§ **Directions**:
With every picture left out, give the data below back exactly.

§ **Provided material**:
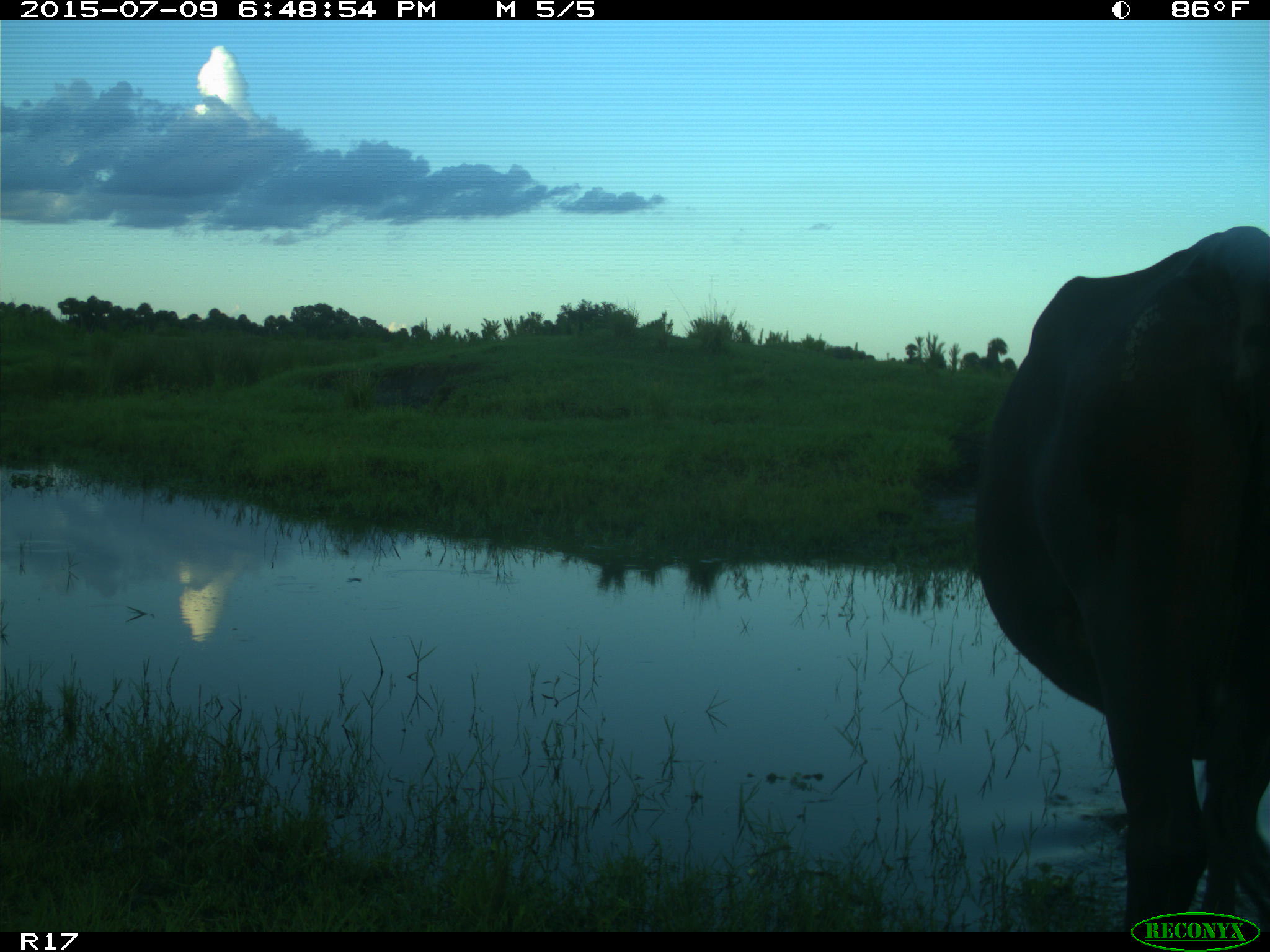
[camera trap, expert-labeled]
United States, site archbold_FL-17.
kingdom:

§ **Exercise answer**:
[camera trap, expert-labeled]
United States, site archbold_FL-17.
kingdom:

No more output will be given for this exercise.